Referring to the report, Mothership, a community news service in Singapore, claimed that the controversy over the alleged sexual misconduct of altar servers led to a mass resignation of 10 members from the parish’s core team in its altar servers’ society including the chairman, president and secretary.

The article speculated that the resignation spree stemmed from dissatisfaction over the alleged lack of action by the parish priest including a failure to submit a police report.

On several occasions, some parents were told to file police complaints, but no one has done so

The core team alerted the Professional Standards Office (PSO) of the archdiocese and the parish priest in 2020 after they saw a video on social media of a man and a young boy in bed in a hotel room in 2019.

The Church conducted its own investigation and the case was handled at parish level because it involved altar servers, who are not clerics but from the lay community and they assist the priest.

The PSO of Singapore Archdiocese was established in 2011 to deal with claims of sexual abuse of minors but it only deals with complaints against clerics. However, the PSO did advise and maintain oversight on the investigation.

Following the investigation, the parents of the young persons involved were told to make a police report if they wanted to. On several occasions, some parents were told to file police complaints, but no one has done so.

Church officials said the parents were first told to go to the police on Feb. 2, 2020, and were informed in writing to do the same on Feb. 17 when the Church’s probe committee issued an inconclusive verdict on the investigation.

The adult altar server reportedly denied any wrongdoing.

Soon after the Straits Times report was published, the communications office of Singapore Archdiocese issued a statement to clarify its position and how it handled the issue.

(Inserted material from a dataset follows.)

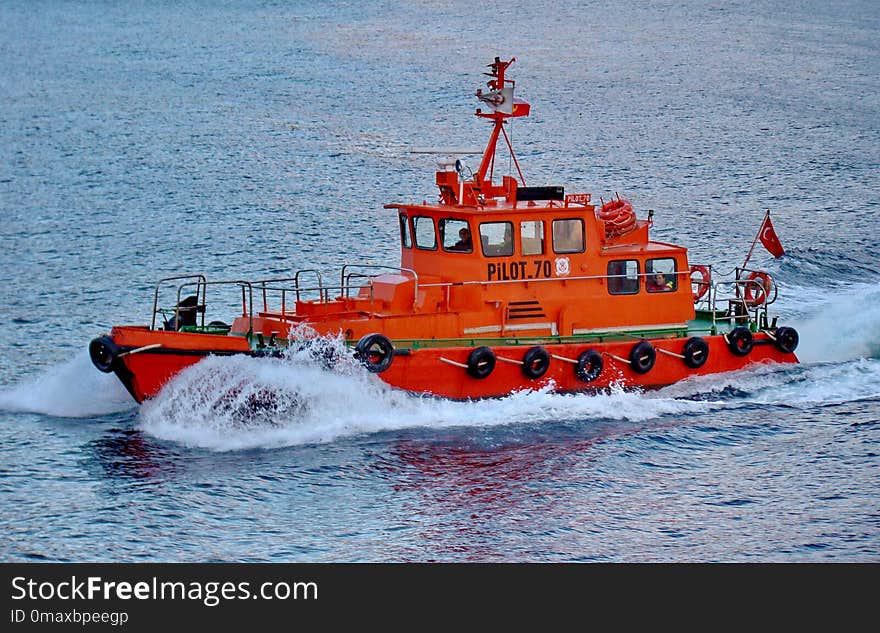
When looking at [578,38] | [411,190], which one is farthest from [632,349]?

The statement revealed that the alleged inappropriate behavior involved some altar servers from the Church of the Risen Christ in Toa Payoh. It also stated that the alleged incident occurred as part of a privately organized activity. 

“The Roman Catholic Archdiocese of Singapore would like to clarify that investigations were conducted by the church authorities in accordance with church protocols concerning alleged sexual misconduct by members of the laity serving in church ministries and organizations,” the statement read.

“The archdiocese takes all complaints of such nature most seriously. In this instance, the investigation was carried out by the parish priest under the guidance of the Professional Standards Office of the archdiocese.” 

The outcome of the investigations proved inconclusive, it noted.

The religious community in Singapore in general is still highly conservative

The Church has done its part to tackle the issue enthusiastically and fairly, it noted, adding that the alleged victims and their families were advised on several occasions, both verbally and in writing, that it was their prerogative to file a police report.

Following the investigation, the person in question tendered his resignation, which was accepted by the parish priest. He is currently receiving professional counseling, the statement added.

However, not all were satisfied with how the case has been handled by the Church.

“They should have made a police report, especially as it involves minors. It's horrifying that the person is now receiving professional counseling on the premises of the parish," Belinda Tan wrote on Facebook on April 12.

A London-based Singaporean expressed frustration that parents of the alleged victims didn’t go to police to report the case and to seek justice.

“The religious community in Singapore in general is still highly conservative. They tend to believe in things like not airing dirty laundry or that their religious institution cannot be wrong. I think we need decades of progress before we can compare to how things are in the West,” Moses Lemuel wrote on April 15.